Himmlische Heerscharen

Peter Camenzind, Generalvikar der Bistumsregion Urschweiz, staunt Jahr über Jahr um das Wunder von Weihnachten und die Begeisterung, welche die Eucharistie entfachen kann.

Engel begegnen uns in den Evangelien der Geburt Jesu vor allem als Boten Gottes. Aber auf den Feldern Bethlehems erscheint plötzlich dieses grosse himmlische Heer, das den Lobgesang Gottes anstimmt: «Ehre sei Gott in der Höhe und Friede auf Erden den Menschen seiner Gnade»  (Lk 2,13f).

Die grossen Scharen der mächtigen Himmelsgeister, aber auch die der kleinen Putten, gehören für mich seit meiner Kindheit zu Weihnachten, und die Erinnerungen an das Christkind und die Krippe, den Christbaum und die Geschenke wie auch an die erwartungsvolle Vorbereitung auf das Fest fühlen sich so an, als ob ich ahnte, was den Hirten in Bethlehem widerfahren war.

In den Schriften des Alten Testamentes wird der Herr häufig als der Gott der himmlischen Heerscharen angebetet. JHWH Sabaoth – Deus Sabaoth – Herr Gott Sabaoth. Im Latein der Liturgie und auch in deutschen Fassungen des Sanctus oder des Tedeum blieb das hebräische Wort meistens unübersetzt erhalten. Wenn doch, wurde es mit omnipotens, allmächtig übersetzt. In beiden Fällen erahnen wir hinter diesen Worten nicht auf den ersten Blick die himmlischen Heerscharen, die bei Gott sind und ihm dienen.

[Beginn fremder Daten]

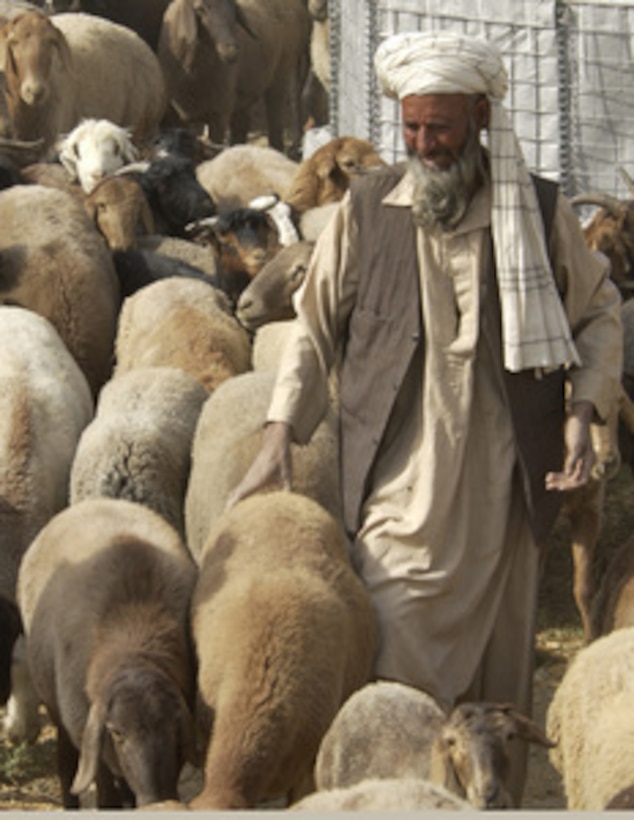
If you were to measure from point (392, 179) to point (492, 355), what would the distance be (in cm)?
68

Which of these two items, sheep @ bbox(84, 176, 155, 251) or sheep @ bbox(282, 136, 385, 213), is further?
sheep @ bbox(282, 136, 385, 213)

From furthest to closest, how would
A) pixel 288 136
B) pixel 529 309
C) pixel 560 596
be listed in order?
pixel 288 136 → pixel 560 596 → pixel 529 309

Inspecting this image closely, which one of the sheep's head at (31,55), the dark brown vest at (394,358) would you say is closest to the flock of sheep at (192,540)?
the dark brown vest at (394,358)

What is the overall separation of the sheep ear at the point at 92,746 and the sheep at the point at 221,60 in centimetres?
1365

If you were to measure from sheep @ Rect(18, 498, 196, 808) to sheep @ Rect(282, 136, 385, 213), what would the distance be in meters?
5.89

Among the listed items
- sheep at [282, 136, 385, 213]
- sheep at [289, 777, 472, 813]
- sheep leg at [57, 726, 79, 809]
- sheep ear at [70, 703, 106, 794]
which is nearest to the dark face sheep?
sheep at [282, 136, 385, 213]

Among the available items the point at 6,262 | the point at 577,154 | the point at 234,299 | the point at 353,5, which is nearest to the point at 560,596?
the point at 234,299

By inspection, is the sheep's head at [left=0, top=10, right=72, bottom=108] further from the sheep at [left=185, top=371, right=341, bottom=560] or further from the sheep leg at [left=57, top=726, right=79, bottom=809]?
the sheep leg at [left=57, top=726, right=79, bottom=809]

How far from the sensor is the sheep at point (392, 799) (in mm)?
5062

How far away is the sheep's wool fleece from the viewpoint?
22.1ft

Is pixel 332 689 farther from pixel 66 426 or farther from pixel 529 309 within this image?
pixel 66 426

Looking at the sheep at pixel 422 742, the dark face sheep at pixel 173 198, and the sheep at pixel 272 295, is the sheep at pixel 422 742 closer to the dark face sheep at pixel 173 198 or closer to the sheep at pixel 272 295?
the sheep at pixel 272 295

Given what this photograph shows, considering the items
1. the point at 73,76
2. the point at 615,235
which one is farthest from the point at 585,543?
the point at 73,76

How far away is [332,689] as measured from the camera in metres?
6.79
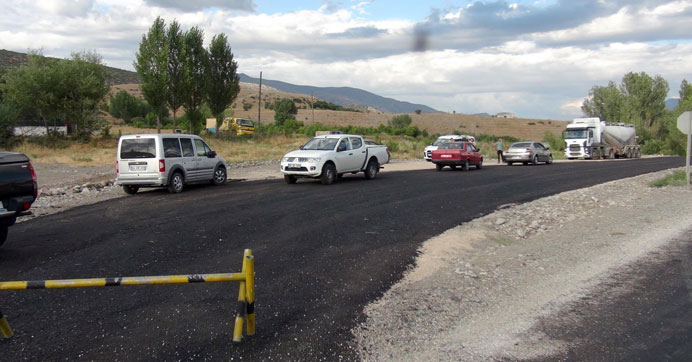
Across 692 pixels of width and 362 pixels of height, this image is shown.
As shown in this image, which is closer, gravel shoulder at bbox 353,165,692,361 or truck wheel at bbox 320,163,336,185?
gravel shoulder at bbox 353,165,692,361

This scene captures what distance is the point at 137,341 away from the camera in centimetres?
481

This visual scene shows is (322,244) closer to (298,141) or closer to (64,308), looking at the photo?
(64,308)

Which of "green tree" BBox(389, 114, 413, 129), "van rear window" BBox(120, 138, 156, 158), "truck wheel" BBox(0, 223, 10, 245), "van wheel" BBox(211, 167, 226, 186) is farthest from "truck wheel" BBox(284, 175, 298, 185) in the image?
"green tree" BBox(389, 114, 413, 129)

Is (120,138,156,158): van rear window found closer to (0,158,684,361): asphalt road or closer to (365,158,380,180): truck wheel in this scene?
(0,158,684,361): asphalt road

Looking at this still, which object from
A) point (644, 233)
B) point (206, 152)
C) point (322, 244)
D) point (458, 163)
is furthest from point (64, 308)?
point (458, 163)

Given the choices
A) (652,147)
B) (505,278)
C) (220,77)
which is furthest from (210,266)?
(652,147)

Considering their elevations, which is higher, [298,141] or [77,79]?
[77,79]

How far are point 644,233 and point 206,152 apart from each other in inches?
532

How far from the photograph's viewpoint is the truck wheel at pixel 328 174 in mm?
19000

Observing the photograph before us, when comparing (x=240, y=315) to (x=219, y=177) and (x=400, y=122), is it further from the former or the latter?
(x=400, y=122)

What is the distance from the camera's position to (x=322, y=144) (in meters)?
19.9

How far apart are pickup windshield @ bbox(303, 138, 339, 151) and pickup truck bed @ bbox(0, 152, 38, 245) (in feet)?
39.7

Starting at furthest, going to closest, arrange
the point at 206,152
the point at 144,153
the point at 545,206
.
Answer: the point at 206,152, the point at 144,153, the point at 545,206

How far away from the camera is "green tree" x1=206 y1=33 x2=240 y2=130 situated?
2141 inches
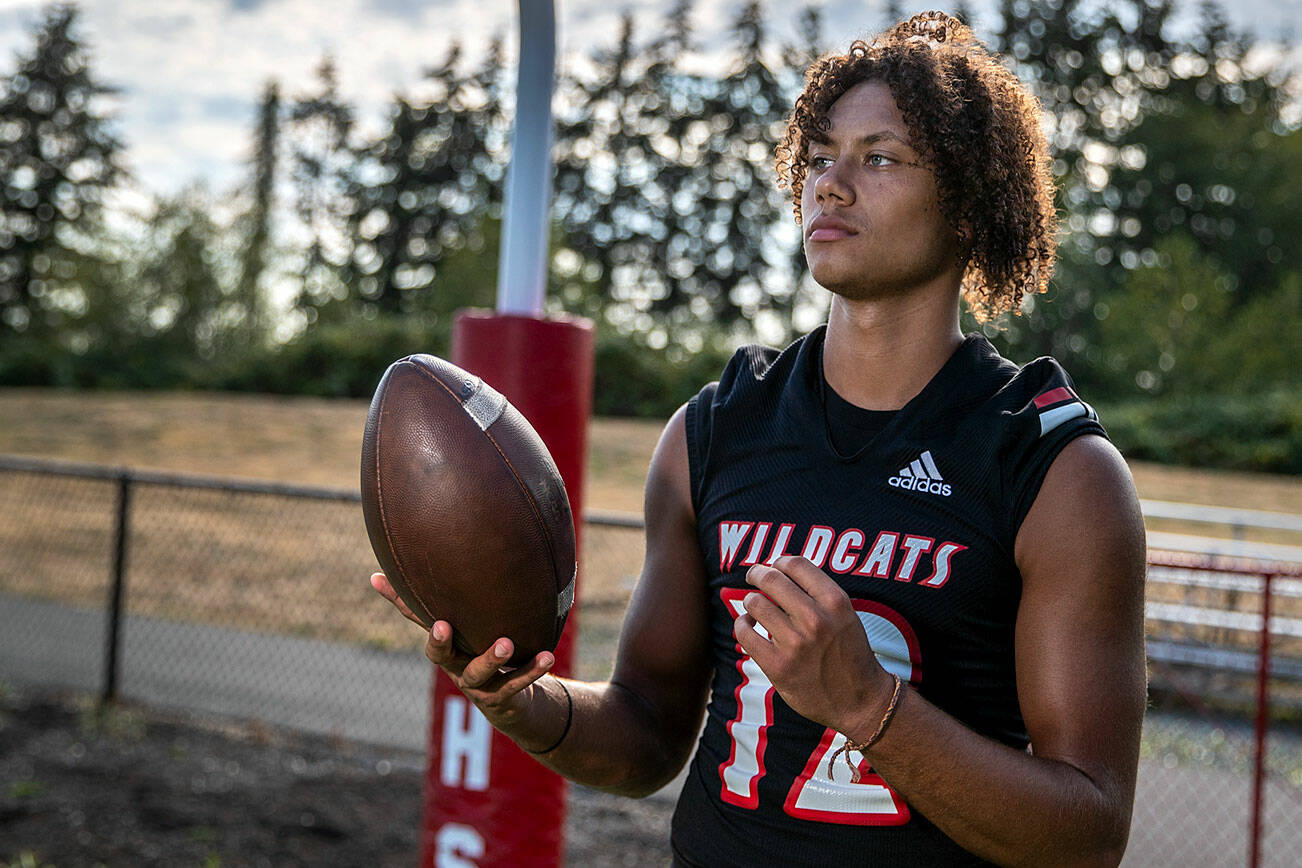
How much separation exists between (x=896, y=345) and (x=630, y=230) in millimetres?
31471

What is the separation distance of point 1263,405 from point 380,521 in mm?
18802

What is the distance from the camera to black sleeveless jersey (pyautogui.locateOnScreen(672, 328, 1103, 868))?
4.80ft

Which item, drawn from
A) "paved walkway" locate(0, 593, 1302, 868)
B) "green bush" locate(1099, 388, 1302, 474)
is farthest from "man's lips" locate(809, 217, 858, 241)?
"green bush" locate(1099, 388, 1302, 474)

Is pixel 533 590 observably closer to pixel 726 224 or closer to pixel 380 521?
pixel 380 521

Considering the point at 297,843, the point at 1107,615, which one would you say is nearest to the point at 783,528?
the point at 1107,615

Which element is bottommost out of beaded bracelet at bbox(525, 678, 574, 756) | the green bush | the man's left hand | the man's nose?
the green bush

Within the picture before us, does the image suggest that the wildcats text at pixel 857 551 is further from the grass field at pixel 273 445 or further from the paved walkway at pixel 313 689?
the grass field at pixel 273 445

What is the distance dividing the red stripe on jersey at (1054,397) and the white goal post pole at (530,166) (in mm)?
1593

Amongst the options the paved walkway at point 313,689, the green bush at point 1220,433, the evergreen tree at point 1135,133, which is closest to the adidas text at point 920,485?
the paved walkway at point 313,689

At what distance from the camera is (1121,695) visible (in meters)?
1.37

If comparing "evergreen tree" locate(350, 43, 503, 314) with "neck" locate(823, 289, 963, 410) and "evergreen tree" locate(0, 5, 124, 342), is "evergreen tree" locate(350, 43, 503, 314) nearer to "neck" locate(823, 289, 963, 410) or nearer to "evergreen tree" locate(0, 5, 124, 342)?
"evergreen tree" locate(0, 5, 124, 342)

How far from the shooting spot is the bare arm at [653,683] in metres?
1.69

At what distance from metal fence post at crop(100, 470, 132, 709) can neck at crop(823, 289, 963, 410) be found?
513cm

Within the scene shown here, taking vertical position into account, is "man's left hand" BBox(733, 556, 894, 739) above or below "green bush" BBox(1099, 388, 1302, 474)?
above
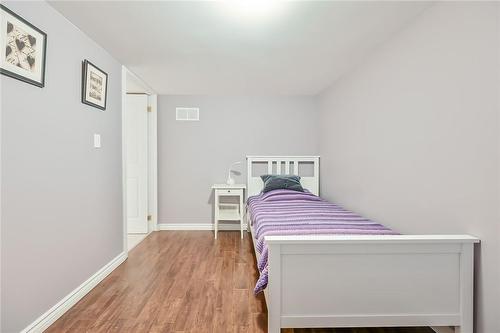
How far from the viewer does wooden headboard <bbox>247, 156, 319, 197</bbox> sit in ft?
15.3

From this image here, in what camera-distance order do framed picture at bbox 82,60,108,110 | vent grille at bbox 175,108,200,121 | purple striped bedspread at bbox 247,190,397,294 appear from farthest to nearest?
vent grille at bbox 175,108,200,121, framed picture at bbox 82,60,108,110, purple striped bedspread at bbox 247,190,397,294

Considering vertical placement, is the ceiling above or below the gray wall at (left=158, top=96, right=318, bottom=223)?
above

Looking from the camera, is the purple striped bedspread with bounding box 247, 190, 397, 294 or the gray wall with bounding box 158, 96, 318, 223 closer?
the purple striped bedspread with bounding box 247, 190, 397, 294

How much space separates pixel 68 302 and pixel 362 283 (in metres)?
2.03

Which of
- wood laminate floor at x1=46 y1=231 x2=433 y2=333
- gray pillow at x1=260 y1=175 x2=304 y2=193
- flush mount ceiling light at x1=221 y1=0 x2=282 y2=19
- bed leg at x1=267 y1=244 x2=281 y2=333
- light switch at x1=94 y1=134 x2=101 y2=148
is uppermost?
flush mount ceiling light at x1=221 y1=0 x2=282 y2=19

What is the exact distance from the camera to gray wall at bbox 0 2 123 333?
1681 millimetres

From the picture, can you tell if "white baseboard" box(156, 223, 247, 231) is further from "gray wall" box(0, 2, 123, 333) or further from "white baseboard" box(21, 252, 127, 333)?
"gray wall" box(0, 2, 123, 333)

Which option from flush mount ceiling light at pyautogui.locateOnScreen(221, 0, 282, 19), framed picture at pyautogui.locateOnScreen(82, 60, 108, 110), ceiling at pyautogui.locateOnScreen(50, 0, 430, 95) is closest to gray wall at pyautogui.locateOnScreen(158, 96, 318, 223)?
ceiling at pyautogui.locateOnScreen(50, 0, 430, 95)

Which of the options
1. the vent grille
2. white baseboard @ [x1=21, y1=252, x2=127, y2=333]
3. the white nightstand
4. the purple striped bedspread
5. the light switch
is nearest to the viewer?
white baseboard @ [x1=21, y1=252, x2=127, y2=333]

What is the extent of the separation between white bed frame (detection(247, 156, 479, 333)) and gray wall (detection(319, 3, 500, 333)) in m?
0.18

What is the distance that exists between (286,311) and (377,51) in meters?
2.36

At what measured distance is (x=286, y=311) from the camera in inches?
65.2

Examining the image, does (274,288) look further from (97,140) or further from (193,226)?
(193,226)

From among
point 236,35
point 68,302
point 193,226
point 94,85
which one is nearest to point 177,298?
point 68,302
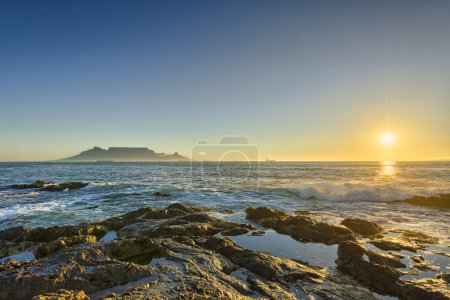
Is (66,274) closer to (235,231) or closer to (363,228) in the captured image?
(235,231)

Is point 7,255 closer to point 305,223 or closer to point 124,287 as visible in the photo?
point 124,287

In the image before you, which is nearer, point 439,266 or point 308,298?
point 308,298

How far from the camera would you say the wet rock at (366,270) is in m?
7.07

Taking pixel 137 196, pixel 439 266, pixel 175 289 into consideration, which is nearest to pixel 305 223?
pixel 439 266

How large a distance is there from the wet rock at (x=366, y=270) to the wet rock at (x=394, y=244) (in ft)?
7.39

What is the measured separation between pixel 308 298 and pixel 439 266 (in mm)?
5436

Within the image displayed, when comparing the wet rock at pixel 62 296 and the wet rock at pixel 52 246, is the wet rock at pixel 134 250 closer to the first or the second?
the wet rock at pixel 52 246

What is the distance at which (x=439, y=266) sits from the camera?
8688mm

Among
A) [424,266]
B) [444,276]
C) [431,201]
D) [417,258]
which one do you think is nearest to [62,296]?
[444,276]

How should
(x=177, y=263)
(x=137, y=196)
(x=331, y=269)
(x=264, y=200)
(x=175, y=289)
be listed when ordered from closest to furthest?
(x=175, y=289) → (x=177, y=263) → (x=331, y=269) → (x=264, y=200) → (x=137, y=196)

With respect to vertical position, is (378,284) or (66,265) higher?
(66,265)

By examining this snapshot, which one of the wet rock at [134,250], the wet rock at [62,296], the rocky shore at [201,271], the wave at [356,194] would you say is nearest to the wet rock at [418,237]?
the rocky shore at [201,271]

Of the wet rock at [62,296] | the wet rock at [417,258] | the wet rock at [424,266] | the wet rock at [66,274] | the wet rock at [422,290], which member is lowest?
the wet rock at [424,266]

In der Eucharistiefeier treten wir zu diesen Himmelsheeren und stimmen mit ihnen ein in den Jubel über Gott und seine unfassbar gute Macht der Liebe. Wenn wir uns bereit machen für das Wunder der Wandlung, singen wir mit den himmlischen Mächten und Gewalten, Cherubim und Seraphim «Heilig, heilig, heilig, Herr Gott der Heere».

Ich kann mich noch an den Moment in den Exerzitien in San Pastore erinnern, als mir aufging, dass wir uns in jeder Feier der heiligen Messe im Kreis der Himmlischen befinden. Ein Staunen, das mir damals fast den Atem raubte, und das mich seither nicht immer, aber doch immer wieder beim Feiern der Eucharistie packt.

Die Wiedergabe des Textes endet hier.